◆ **Instructions for the task**: Restate, word for word, all of the material shown below.

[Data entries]
=-=-=

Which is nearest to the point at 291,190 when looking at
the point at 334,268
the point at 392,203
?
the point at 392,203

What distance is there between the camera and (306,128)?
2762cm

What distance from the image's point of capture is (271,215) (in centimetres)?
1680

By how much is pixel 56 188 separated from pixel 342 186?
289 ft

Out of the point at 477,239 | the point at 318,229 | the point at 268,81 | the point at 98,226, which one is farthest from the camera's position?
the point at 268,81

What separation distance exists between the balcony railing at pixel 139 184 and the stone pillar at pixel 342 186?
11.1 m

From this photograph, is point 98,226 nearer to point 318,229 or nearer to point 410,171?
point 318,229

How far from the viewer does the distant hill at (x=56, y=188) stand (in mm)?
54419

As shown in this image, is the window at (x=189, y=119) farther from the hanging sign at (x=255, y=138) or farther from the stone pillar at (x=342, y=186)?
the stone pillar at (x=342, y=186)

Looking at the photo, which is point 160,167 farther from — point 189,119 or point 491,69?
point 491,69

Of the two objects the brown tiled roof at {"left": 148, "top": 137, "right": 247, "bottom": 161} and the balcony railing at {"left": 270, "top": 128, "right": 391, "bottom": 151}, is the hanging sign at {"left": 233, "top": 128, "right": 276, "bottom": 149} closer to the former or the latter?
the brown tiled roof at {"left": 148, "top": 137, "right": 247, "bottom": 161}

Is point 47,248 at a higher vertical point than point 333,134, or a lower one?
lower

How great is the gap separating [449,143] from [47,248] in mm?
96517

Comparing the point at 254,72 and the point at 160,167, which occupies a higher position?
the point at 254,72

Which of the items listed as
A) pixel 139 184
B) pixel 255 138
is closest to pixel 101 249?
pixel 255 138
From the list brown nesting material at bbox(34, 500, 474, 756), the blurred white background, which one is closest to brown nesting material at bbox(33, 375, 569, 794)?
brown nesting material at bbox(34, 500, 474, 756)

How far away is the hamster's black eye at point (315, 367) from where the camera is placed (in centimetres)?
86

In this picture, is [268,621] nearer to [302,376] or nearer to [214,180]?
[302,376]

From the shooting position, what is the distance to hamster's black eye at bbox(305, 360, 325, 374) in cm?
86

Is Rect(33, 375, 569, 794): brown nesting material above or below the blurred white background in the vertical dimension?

=-=-=

◆ **Result below**:
Which is nearest to the point at 291,190 when looking at
the point at 334,268
the point at 392,203
?
the point at 392,203

What distance is there between the camera and (306,128)?
2762cm

What distance from the image's point of capture is (271,215) (in centimetres)?
1680

By how much is pixel 56 188 separated from pixel 342 186?
289 ft

Out of the point at 477,239 | the point at 318,229 | the point at 268,81 | the point at 98,226, which one is farthest from the camera's position?
the point at 268,81

What separation distance exists between the balcony railing at pixel 139 184 and the stone pillar at pixel 342 186?
11.1 m

From this photograph, is point 98,226 nearer to point 318,229 or nearer to point 410,171?
point 318,229

How far from the viewer does the distant hill at (x=56, y=188) stand (in mm)?
54419

As shown in this image, is the window at (x=189, y=119) farther from the hanging sign at (x=255, y=138) or farther from the stone pillar at (x=342, y=186)?
the stone pillar at (x=342, y=186)

Looking at the photo, which is point 160,167 farther from — point 189,119 or point 491,69?
point 491,69

Of the two objects the brown tiled roof at {"left": 148, "top": 137, "right": 247, "bottom": 161} and the balcony railing at {"left": 270, "top": 128, "right": 391, "bottom": 151}, is the hanging sign at {"left": 233, "top": 128, "right": 276, "bottom": 149} closer to the former or the latter?
the brown tiled roof at {"left": 148, "top": 137, "right": 247, "bottom": 161}

Is point 47,248 at a higher vertical point than point 333,134, or a lower one?
lower

How great is the gap separating [449,143] from [47,248] in mm?
96517

Comparing the point at 254,72 and the point at 160,167, which occupies a higher position?
the point at 254,72

Which of the items listed as
A) pixel 139 184
B) pixel 255 138
is closest to pixel 101 249?
pixel 255 138
From the list brown nesting material at bbox(34, 500, 474, 756), the blurred white background, which one is closest to brown nesting material at bbox(33, 375, 569, 794)?
brown nesting material at bbox(34, 500, 474, 756)

How far away is the hamster's black eye at point (315, 367) from where the camera is placed (in centimetres)?
86

In this picture, is [268,621] nearer to [302,376] or nearer to [214,180]?
[302,376]

From the shooting position, what is the distance to hamster's black eye at bbox(305, 360, 325, 374) in cm?
86

Is Rect(33, 375, 569, 794): brown nesting material above or below the blurred white background in the vertical dimension?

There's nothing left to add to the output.